Locate every line in the records below that contains the word "closest", and copy each such line in full.
□ □ □
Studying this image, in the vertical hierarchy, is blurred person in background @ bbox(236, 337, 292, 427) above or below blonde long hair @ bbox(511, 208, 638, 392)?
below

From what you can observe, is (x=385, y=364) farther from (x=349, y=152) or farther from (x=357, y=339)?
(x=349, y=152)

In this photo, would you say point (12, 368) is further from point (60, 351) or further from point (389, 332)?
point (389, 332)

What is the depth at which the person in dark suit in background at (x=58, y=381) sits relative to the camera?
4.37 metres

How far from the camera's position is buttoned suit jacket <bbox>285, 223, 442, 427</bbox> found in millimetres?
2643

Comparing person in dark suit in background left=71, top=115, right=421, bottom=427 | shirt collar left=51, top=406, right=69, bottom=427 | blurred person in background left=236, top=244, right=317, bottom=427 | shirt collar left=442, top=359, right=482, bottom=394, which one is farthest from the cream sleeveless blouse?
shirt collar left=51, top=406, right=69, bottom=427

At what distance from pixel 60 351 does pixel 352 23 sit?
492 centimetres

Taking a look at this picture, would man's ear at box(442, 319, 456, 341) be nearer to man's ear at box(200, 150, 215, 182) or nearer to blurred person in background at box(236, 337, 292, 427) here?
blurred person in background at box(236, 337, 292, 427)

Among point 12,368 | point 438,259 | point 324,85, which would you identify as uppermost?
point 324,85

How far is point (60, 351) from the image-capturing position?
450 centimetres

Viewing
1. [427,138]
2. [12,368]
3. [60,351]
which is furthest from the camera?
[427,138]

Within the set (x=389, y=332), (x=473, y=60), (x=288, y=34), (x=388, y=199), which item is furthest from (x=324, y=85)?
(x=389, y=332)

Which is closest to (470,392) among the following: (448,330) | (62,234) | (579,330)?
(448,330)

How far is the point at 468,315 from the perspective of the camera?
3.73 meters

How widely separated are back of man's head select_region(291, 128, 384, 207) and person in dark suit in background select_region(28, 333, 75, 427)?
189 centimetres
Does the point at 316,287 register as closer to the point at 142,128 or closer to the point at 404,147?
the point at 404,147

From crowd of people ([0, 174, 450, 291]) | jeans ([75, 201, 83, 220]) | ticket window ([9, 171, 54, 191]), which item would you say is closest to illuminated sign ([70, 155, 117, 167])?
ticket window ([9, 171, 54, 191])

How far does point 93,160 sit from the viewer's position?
□ □ □
**Complete answer:**
Which is closest to (470,392) among the following: (448,330) | (62,234) | (579,330)?
From crowd of people ([0, 174, 450, 291]) | jeans ([75, 201, 83, 220]) | ticket window ([9, 171, 54, 191]), which item would you say is closest to illuminated sign ([70, 155, 117, 167])?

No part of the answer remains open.